Mitosi equivalente: una cellula si divide per dar vita a 2 cellule identiche tra loro, con lo
stesso destino.
MEIOSI:
Meiosi I→ è riduzionale, dimezza il patrimonio genetico.
Profase:
Spiralizzazione cromatina in cromosomi; l’involucro nucleare si dissolve, si inizia ad
organizzare il fuso mitotico. Avviene il crossing-over: appaiamento punto per punto tra
i cromosomi omologhi e scambio di porzioni tra cromatidi non fratelli. Dopo questo
scambio, i cromatidi cercheranno di separarsi, ma rimarranno uniti nel punto di
scambio chiamato chiasma (struttura a croce). Sul piano equatoriale non ci
presenteremo col singolo cromosoma, ma con la tetrade (4 bracci: 2 cromatidi di un
cromosoma, 2 cromatidi dell’altro cromosoma omologo).
Metafase I:
si dispongono le tetradi lungo il piano equatoriale. Le fibre del fuso mitotico agganciano
i chiasmi .
Anafase I:
i cromosomi della coppia si muovono verso i poli opposti ( un cromosoma andrà giù,
l’altro andrà su).
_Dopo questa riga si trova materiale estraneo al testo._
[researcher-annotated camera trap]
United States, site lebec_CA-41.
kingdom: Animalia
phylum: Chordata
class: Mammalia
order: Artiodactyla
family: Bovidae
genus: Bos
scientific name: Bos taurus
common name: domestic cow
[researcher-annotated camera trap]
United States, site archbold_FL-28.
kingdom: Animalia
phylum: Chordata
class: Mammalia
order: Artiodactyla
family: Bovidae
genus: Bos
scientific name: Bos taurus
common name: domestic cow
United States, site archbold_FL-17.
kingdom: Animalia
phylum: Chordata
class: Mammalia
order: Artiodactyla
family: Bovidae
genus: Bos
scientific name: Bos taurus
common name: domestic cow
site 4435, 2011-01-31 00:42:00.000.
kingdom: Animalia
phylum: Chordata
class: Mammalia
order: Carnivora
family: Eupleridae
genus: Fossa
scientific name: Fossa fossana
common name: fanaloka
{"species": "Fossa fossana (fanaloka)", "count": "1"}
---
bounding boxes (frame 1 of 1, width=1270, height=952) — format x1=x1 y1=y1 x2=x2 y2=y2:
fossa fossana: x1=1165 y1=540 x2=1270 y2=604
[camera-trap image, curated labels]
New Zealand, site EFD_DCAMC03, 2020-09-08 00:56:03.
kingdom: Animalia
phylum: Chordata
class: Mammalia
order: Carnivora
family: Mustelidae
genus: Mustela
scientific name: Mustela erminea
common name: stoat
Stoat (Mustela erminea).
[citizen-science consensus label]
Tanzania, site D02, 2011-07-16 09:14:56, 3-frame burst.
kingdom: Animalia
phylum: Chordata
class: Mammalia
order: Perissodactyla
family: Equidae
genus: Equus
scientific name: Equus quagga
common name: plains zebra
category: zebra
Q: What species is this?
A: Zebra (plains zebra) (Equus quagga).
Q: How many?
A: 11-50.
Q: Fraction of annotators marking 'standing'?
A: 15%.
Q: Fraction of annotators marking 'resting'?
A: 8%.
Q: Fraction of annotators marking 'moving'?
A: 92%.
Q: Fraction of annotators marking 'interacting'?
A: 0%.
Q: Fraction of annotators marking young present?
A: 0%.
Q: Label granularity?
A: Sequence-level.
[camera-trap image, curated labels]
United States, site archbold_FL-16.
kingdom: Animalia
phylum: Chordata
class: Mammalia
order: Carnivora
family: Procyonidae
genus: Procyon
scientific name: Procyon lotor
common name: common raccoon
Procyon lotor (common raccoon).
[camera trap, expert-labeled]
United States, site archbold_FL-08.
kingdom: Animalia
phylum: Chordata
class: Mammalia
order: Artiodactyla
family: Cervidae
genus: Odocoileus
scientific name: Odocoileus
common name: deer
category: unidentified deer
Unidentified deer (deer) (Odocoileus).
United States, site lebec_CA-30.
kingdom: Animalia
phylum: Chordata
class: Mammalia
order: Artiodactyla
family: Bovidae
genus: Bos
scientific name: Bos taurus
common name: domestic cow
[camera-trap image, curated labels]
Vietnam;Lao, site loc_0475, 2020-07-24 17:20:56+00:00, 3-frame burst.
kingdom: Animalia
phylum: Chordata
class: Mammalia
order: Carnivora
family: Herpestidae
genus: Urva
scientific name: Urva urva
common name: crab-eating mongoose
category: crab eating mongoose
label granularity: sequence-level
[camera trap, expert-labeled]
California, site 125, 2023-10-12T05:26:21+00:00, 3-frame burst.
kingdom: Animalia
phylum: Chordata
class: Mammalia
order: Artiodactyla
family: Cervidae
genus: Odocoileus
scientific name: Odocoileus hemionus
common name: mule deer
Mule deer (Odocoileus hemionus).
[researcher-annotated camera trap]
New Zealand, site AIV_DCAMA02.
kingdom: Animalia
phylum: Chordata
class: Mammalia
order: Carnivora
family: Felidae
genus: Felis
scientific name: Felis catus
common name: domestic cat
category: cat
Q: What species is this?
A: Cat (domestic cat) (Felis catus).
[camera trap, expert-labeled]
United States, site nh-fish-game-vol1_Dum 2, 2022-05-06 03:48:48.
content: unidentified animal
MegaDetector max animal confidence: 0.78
In questa fase si assisterà ad una divisione riduzionale (madre= 23
coppie di cromosomi omologhi → 23 cromosomi
→23 cromosomi
Per cui le due cellule figlie stanno ereditando 23 cromosomi a testa, viene dimezzato
il patrimonio genetico.
Telofase I:
insieme alla profase II sono rapidissime, devono essere sequenziali. Le due cellule in
telofase I sanno di non essere definitive.

Meiosi II (assomiglia alla Mitosi)


Profase II:
dalla profase si entra subito in metafase II
Metafase II:
lungo il piano equatoriale si dispone il cromosoma, le fibre del fuso agganciano i
cinetocori.
Anafase II:
si separano i cromatidi fratelli tra le due cellule figlie. Parleremo di divisione
equazionale.
Telofase II:
avremo 4 cellule aploide
Sotto momenti profase I:
- Leptotene: la cellula è entrata in fase M. Dissolvimento involucro nucleare,
spiralizzazione cromatina in cromosomi.
- Zigotene: appaiamento dei cromosomi omologhi punto per punto ad opera del
complesso sinaptinemale.
- Pachitene: avviene il crossing over. Scambio tra il cromosoma paterno e quello
materno.
- Diplotene: il complesso sinaptinemale si dissolve. I cromosomi tendono a separarsi
ma restano uniti nei chiasmi.
- Diacinesi: i cromosomi omologhi terminano il processo di spiralizzazione. Formazione
tetradi, si dispongono sul piano equatoriale.